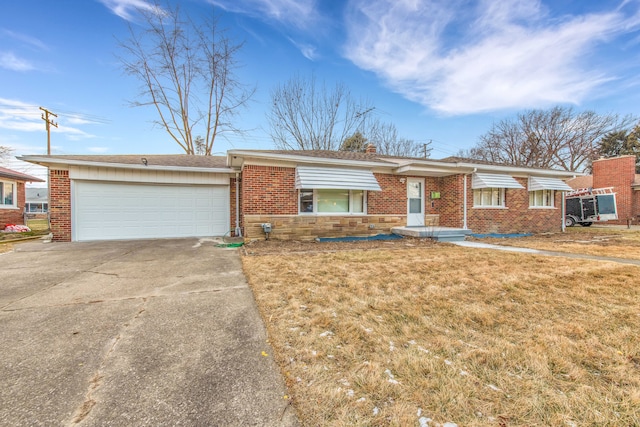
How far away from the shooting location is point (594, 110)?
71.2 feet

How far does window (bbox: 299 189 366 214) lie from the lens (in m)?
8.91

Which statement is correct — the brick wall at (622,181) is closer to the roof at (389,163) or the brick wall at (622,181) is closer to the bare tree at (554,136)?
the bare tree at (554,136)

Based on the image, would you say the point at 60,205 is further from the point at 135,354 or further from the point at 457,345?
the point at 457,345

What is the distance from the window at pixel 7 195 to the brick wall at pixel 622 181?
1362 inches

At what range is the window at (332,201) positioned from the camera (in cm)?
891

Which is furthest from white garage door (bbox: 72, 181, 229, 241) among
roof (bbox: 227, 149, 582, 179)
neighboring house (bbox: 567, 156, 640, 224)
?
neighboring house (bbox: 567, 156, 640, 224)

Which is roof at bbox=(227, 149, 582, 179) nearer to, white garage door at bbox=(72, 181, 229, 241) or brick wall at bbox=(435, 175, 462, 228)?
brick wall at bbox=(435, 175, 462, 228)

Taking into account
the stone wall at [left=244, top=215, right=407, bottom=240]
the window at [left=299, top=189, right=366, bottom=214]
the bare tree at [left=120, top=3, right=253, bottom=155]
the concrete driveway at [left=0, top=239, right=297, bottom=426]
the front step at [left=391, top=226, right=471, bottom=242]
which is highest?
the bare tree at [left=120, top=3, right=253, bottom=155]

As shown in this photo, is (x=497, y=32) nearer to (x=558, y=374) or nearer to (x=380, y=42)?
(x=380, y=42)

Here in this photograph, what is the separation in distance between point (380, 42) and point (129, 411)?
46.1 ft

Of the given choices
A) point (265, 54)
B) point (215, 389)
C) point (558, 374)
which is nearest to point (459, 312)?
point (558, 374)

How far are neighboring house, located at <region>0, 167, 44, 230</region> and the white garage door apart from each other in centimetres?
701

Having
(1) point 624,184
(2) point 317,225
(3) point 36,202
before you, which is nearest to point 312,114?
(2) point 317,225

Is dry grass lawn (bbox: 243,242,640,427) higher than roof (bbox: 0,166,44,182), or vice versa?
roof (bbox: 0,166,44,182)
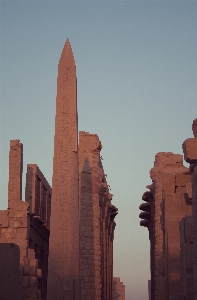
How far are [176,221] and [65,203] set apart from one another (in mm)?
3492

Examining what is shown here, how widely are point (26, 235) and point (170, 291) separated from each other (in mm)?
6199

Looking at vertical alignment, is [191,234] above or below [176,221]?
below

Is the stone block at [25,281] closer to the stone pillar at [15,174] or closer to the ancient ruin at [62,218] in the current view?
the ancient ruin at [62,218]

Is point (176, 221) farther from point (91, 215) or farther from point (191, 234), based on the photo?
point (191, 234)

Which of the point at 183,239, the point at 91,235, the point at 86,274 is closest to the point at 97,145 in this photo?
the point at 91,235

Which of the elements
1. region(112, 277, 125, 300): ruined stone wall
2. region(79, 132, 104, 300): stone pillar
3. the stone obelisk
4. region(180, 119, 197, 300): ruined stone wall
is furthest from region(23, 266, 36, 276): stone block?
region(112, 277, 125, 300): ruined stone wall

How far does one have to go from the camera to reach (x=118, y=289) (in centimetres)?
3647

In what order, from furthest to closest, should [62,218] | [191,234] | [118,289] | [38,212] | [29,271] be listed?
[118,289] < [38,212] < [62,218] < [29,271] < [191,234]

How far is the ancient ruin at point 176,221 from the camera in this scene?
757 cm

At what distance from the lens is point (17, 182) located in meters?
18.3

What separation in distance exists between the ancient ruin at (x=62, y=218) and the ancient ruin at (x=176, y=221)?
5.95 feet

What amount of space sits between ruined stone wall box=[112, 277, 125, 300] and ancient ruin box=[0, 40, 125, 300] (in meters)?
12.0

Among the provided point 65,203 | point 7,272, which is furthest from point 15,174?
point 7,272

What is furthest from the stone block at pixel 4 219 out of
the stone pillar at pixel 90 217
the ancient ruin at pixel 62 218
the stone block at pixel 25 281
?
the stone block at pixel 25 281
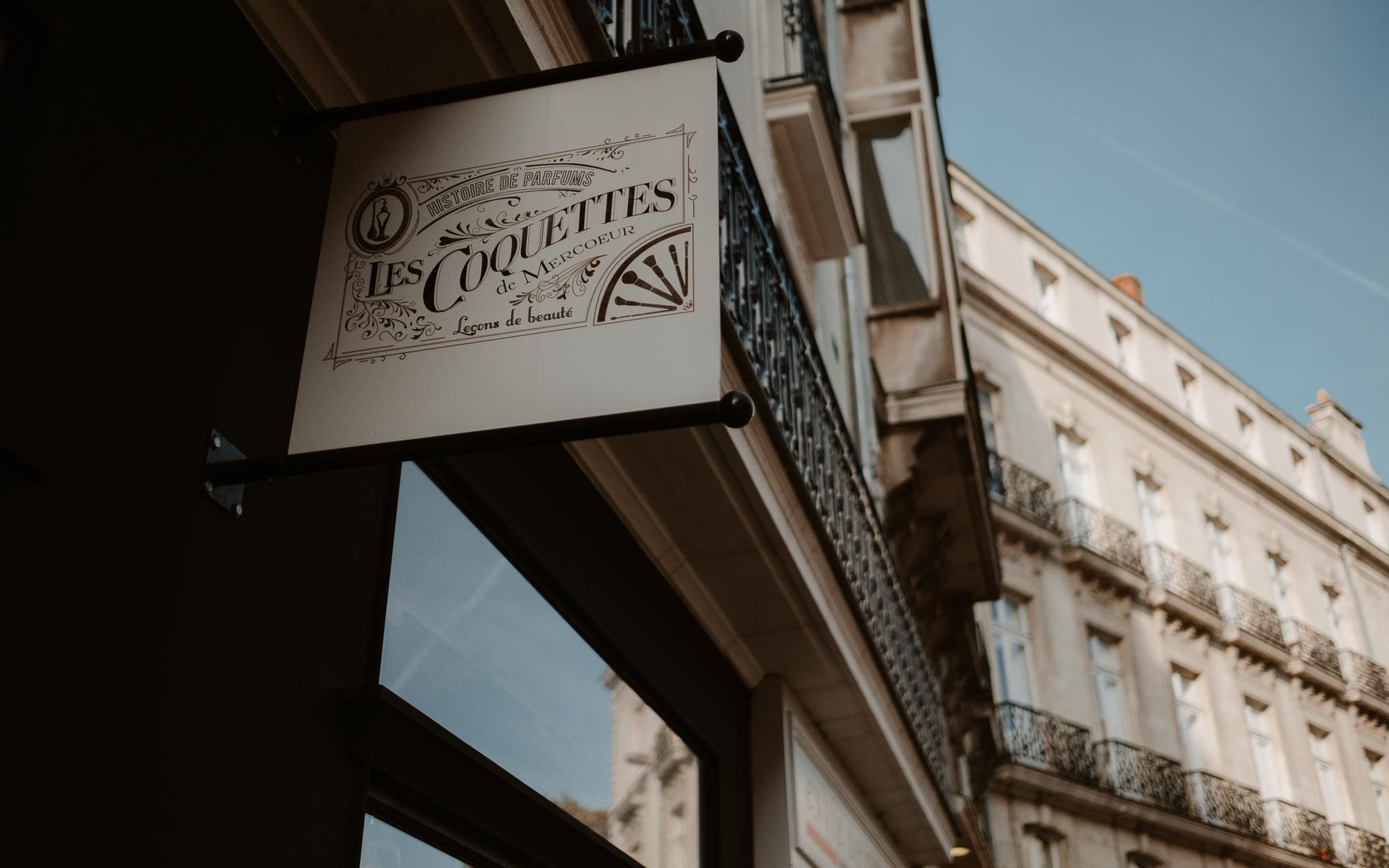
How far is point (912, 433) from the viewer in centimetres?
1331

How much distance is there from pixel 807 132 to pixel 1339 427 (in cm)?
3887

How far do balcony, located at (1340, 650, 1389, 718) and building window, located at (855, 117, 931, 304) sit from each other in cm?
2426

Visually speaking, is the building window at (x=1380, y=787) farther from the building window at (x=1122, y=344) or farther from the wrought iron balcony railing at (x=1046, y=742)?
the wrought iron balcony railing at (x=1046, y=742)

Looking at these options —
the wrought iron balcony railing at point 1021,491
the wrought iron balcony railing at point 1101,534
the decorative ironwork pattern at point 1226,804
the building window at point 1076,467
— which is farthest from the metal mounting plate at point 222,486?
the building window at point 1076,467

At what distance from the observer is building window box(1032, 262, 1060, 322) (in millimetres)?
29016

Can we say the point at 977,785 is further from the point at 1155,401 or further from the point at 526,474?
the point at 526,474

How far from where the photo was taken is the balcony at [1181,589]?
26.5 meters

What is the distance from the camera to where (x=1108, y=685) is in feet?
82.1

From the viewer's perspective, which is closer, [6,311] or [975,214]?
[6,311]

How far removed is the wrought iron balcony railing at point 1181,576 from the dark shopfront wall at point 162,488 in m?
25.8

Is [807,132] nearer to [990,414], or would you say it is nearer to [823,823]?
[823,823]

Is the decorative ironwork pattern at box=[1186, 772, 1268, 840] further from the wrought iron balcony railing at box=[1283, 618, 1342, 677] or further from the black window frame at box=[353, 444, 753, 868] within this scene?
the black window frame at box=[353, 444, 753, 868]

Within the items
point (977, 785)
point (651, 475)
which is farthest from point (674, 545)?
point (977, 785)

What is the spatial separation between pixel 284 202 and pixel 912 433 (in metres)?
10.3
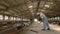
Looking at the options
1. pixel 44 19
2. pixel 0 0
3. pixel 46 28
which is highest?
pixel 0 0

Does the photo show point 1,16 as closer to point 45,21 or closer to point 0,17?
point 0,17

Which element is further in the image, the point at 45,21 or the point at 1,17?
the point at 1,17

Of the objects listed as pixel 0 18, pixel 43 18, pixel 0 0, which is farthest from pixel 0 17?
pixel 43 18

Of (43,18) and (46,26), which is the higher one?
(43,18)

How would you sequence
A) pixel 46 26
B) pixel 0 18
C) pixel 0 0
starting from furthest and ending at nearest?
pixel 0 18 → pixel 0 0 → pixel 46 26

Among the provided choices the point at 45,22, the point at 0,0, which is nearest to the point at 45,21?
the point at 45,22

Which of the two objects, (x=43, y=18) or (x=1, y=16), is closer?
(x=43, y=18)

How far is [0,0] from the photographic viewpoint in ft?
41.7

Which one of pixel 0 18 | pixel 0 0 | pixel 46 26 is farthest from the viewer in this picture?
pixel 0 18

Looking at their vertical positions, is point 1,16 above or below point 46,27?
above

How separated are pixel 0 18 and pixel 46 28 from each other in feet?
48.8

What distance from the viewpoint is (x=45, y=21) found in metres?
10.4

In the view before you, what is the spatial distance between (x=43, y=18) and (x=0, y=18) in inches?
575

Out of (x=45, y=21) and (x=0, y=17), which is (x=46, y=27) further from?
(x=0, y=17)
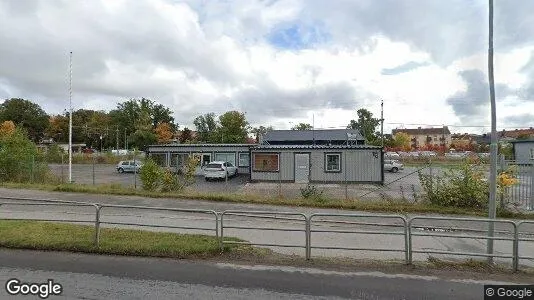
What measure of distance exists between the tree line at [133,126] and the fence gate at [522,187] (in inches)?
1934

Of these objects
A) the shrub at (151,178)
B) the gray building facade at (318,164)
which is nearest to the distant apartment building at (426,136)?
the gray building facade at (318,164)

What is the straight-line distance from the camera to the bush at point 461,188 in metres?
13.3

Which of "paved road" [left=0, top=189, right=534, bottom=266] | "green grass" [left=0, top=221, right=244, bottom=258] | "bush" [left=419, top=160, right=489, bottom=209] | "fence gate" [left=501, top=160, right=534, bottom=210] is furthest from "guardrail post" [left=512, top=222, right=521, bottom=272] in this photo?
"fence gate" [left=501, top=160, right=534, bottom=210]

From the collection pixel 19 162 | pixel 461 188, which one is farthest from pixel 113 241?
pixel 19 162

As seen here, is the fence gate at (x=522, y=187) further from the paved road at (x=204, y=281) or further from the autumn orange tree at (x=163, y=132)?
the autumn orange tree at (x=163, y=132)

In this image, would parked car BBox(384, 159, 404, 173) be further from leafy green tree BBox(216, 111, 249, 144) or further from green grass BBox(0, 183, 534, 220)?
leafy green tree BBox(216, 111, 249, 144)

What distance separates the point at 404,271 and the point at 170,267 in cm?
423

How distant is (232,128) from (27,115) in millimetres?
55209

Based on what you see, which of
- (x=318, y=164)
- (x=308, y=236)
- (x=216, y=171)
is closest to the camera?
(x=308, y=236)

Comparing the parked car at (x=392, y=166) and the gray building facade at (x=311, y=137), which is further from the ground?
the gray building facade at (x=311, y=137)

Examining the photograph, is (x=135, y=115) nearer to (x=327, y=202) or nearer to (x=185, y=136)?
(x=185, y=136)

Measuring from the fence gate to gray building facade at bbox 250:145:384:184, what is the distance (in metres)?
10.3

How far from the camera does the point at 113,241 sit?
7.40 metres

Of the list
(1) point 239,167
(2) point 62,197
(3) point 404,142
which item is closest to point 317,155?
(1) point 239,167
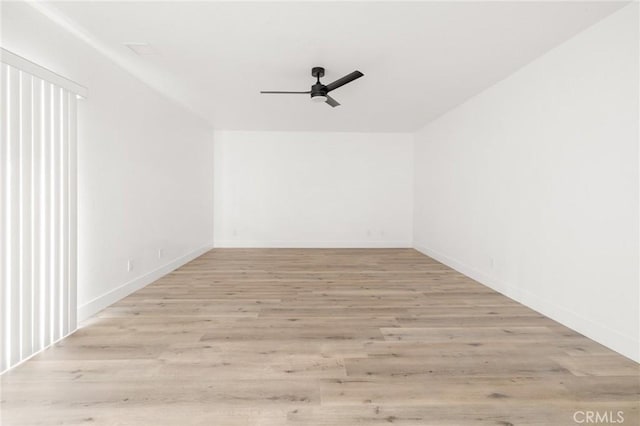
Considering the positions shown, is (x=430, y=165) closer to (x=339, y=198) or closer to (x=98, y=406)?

──────────────────────────────

- Exercise requirements -
Update the records starting at the line containing "How far from the" and ending at the end of the records, changing "camera" to "lens" and keeping everything else the same. Give only those lines, and leave out the pictures.

- Expected answer -
How far from the lens does the point at 113,241 sit?
7.40 metres

Of the list
(1) point 239,167
(2) point 62,197
(3) point 404,142
which item is closest to point 317,155?
(1) point 239,167
Considering the positions shown, is (x=430, y=165) closer to (x=339, y=198) or closer to (x=98, y=406)?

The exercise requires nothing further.